— Consignes —
**a)** Relevez toutes les dates mentionnées dans le texte sur le pourvoi en cassation.
**b)** Rédigez la suite du texte sur le pourvoi en cassation, en reprenant après sa dernière phrase.

— Texte fourni —

╔══

A. R.,
demandeur en cassation,
représenté par Maître Michèle Grégoire, avocat à la Cour de cassation, dont le cabinet est établi à Bruxelles, rue de la Régence, 4, où il est fait élection de domicile,
contre
M. A.,
défendeur en cassation.
I. La procédure devant la Cour
Le pourvoi en cassation est dirigé contre l'arrêt rendu le 19 novembre 2013 par la cour d'appel de Liège.
Le conseiller Michel Lemal a fait rapport.
L'avocat général Philippe de Koster a conclu.
II. Le moyen de cassation
Le demandeur présente un moyen libellé dans les termes suivants :
Dispositions légales violées
- articles 203 et 204 du Code des sociétés ;
- articles 19 à 28 et 1122, spécialement alinéa 2, 4°, du Code judiciaire ;
- article 1350, spécialement 3°, du Code civil.
Décisions et motifs critiqués
1. L'arrêt « reçoit les appels, confirme le jugement entrepris sous la seule émendation que les dépens d'instance sont compensés et que la condamnation [du demandeur] de ce chef est supprimée, et compense les dépens d'appel ».
2. L'arrêt repose sur l'ensemble de ses motifs, tenus ici pour intégralement reproduits, et en particulier sur les motifs selon lesquels :
« La demande de condamnation formée par [le demandeur] contre le défendeur se fonde sur sa qualité d'associé de la société en nom collectif Orthobenelux, laquelle a été condamnée envers le demandeur en vertu d'un jugement rendu par défaut le 9 juin 2011 par le tribunal de commerce de Liège, cette décision étant passée en force de chose jugée pour avoir été signifiée le 18 août 2011 et n'avoir fait l'objet d'aucun recours de ladite société, ensuite déclarée en faillite le 24 septembre 2012.
Si, en vertu de l'article 204 du Code des sociétés, les associés sont tenus solidairement pour tous les engagements de la société, il reste que l'autorité de chose jugée invoquée par le demandeur pour obtenir la condamnation solidaire automatique du défendeur n'a lieu que si la demande est entre les mêmes parties, ce qui n 'est pas le cas.

╚══

— Données d'entrée —
╔══

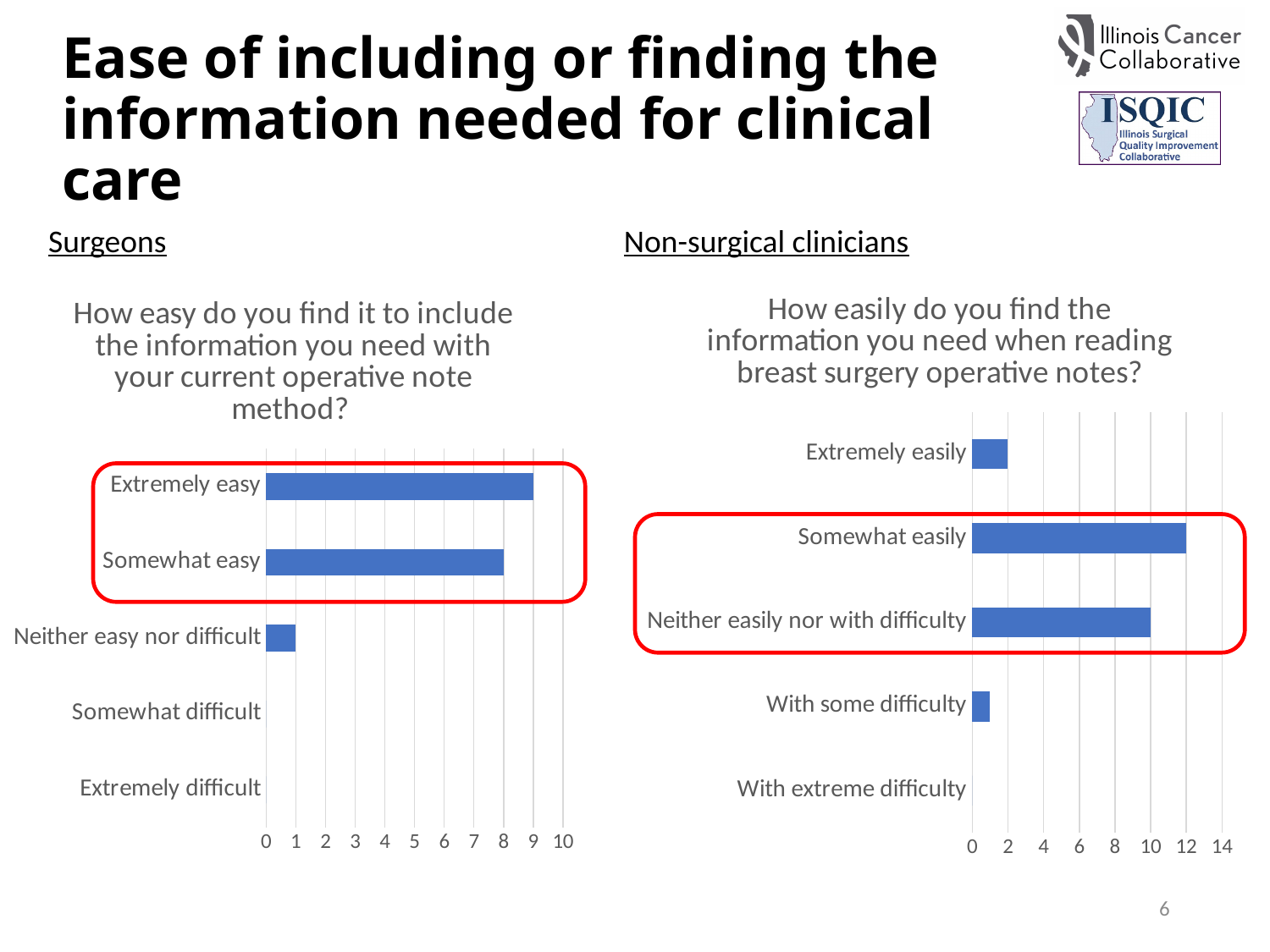
In the Surgeons chart, how many categories are shown on the vertical axis? 5 In the Non-surgical clinicians chart, is the value for "With some difficulty" greater or less than 2? less What kind of chart is the Surgeons chart? Bar chart In the Surgeons chart, what is the value for "Somewhat easy"? 8 What is the highest value shown on the horizontal axis of the Non-surgical clinicians chart? 14 In the Non-surgical clinicians chart, what is the value for "Somewhat easily"? 12 In the Non-surgical clinicians chart, which is larger, the value for "Extremely easily" or the value for "Neither easily nor with difficulty"? Neither easily nor with difficulty In the Surgeons chart, what is the value for "Extremely easy"? 9 In the Non-surgical clinicians chart, which category has the highest value? Somewhat easily In the Surgeons chart, what is the difference between the values for "Extremely easy" and "Neither easy nor difficult"? 8 In the Non-surgical clinicians chart, what is the value for "Neither easily nor with difficulty"? 10 In the Surgeons chart, which category has the highest value? Extremely easy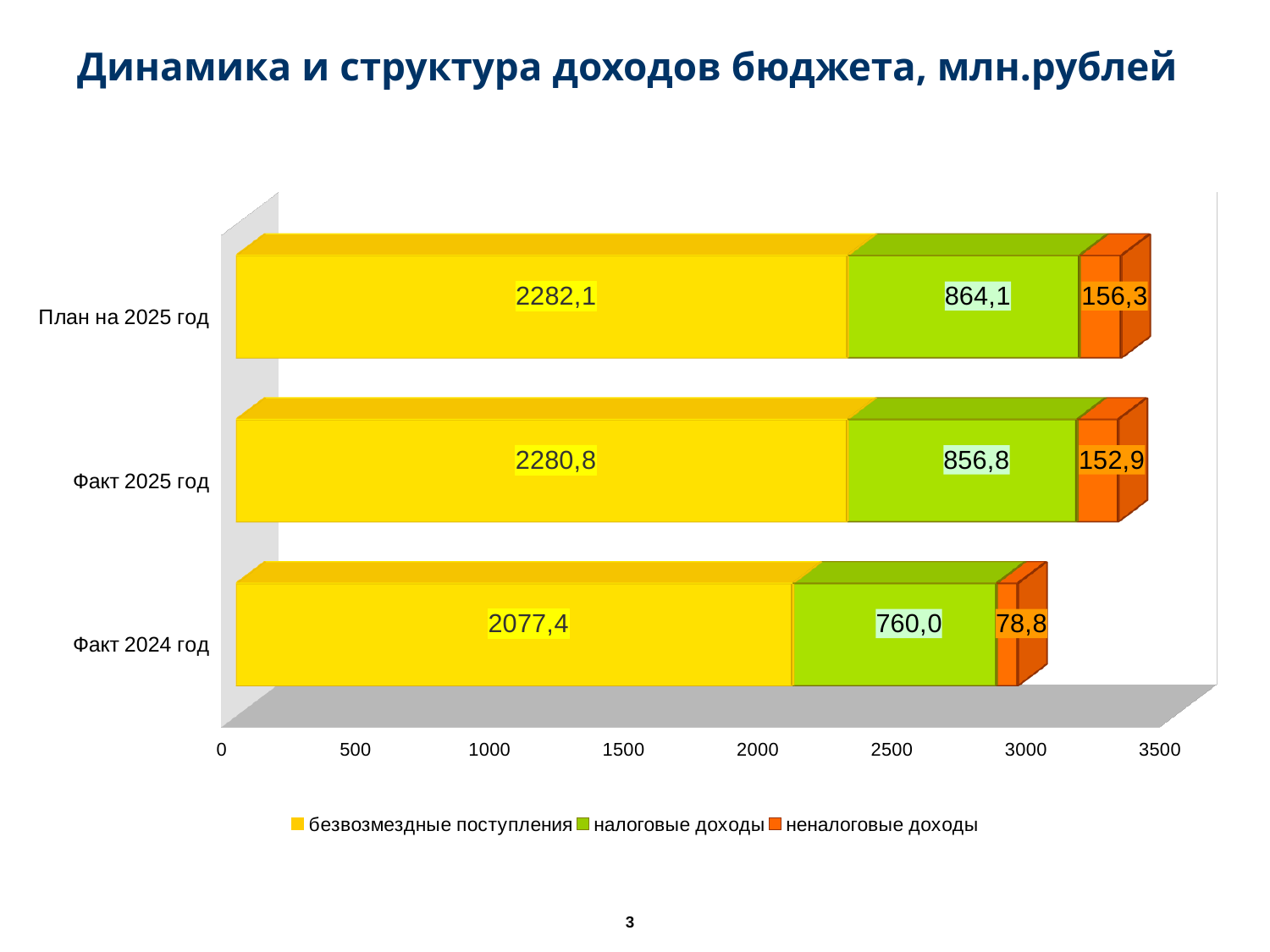
Which is larger: безвозмездные поступления for Факт 2025 год or for Факт 2024 год? Факт 2025 год Which category has the lowest value for неналоговые доходы? Факт 2024 год What is the total of the stacked bar for Факт 2024 год? 2916,2 What is the value of налоговые доходы for Факт 2024 год? 760,0 What kind of chart is shown on the slide? Stacked bar chart What is the value of безвозмездные поступления for План на 2025 год? 2282,1 What is the difference between неналоговые доходы for План на 2025 год and Факт 2024 год? 77,5 What is the value of неналоговые доходы for Факт 2025 год? 152,9 What is the difference between налоговые доходы for План на 2025 год and Факт 2024 год? 104,1 How many categories are shown on the chart? 3 Which category has the highest value for налоговые доходы? План на 2025 год How many series does the legend list? 3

╚══

— Réponses par numéro —
**a)**
- 19 novembre 2013
- 9 juin 2011
- 18 août 2011
- 24 septembre 2012

**b)**
Il en résulte que la force probante résultant de ce jugement du 9 juin 2011 ne fait pas naître d'obligations à l'égard des tiers et que ceux-ci, tel le défendeur, peuvent s'en dégager en exerçant une tierce-opposition par voie directe ou de manière incidente.
[...] S'il est exact qu'un associé solidaire est tenu de toutes les dettes sociales antérieures à sa démission, il ne saurait y avoir d'obligation [du défendeur] dès lors que la réclamation [du demandeur] ne porte pas sur une dette de la société à l'encontre de laquelle une procédure a été intentée. Le succès de cette procédure ne tient qu'au défaut de la société et du débiteur réel cité en même temps et non à la reconnaissance argumentée que la créance [du demandeur] concernait effectivement ladite société ».
3. L'arrêt en conclut que « n'ayant pas autorité de chose jugée à l'égard [du défendeur], le jugement du 9 juin 2011 ne peut justifier une exécution menée contre lui ».
Griefs
1. Aux termes de l'article 204 du Code des sociétés, « les associés en nom collectif sont solidaires pour tous les engagements de la société, encore qu'un seul des associés ait signé, pourvu que ce soit sous la dénomination sociale ».
Il découle de cette disposition que les associés en nom collectif sont solidaires pour tous les engagements de la société et qu'un acte imputé à la société est automatiquement imputé aux associés en nom collectif également. L'associé n'est pas tenu en tant que caution des dettes de la société mais en est personnellement débiteur.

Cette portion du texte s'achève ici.